Ayer te extrañé, hoy me dedicaré a recordarte.
Recordaré primero, porque así debe ser, tu pelo largo, oscuro y fragante. Pronto tus cejas me conducirán letalmente a tus ojos, pero no podré recordarlos, sólo morir en ellos unos instantes y seguir. Me inspiraré en tus labios pequeños, delicados, que me atrapan siempre con esa sonrisa simple, llena de una potencia invisible ganada en quién sabe qué seguridad subjetiva. Los mismos labios por los que sale la única melodía tan encantadora como para ahogarme las reflexiones cuando estoy absorto, de tal forma que incluso me impide volver a ellas. Volveré a tu nariz y me deslizaré por la prolija certeza de su dominio obsitnado, ese que logra mover toda tu cara a la más conmovedora ternura, cuando en vano, intentas perturbarlo.
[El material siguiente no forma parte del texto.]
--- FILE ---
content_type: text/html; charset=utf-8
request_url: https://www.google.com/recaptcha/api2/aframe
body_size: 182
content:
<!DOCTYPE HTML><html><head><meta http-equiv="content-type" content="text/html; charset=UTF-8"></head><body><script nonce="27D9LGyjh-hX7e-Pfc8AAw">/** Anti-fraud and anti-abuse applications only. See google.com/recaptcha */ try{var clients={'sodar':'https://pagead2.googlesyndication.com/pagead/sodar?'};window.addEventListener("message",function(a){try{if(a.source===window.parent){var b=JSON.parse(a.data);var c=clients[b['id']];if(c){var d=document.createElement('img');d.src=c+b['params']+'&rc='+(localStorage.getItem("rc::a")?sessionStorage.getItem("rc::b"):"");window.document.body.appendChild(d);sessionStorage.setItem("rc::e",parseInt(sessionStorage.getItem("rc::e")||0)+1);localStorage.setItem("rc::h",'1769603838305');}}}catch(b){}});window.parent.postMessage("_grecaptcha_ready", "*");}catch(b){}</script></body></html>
Cada cabello y cada poro de este viaje guardaré en una cajita de oro antes de dejarme caer por tus brazos que se confunden suaves con los abrazos verticales abiertos de un chaleco cuidadosamente escogido. Me alejaré un poco y evitaré, aún en el recuerdo, la contemplación de tu torso desafiante, única confirmación del vigor en tu mirada. Y tus piernas ingrávidas, que como tus brazos, parecen sólo moverse al compás desinteresado de las brisas ocasionales, seguirán siendo un misterio. Sin saber si cuelgan de tus caderas, o si evaporan de tus botas dibujándote como ilusión perfecta.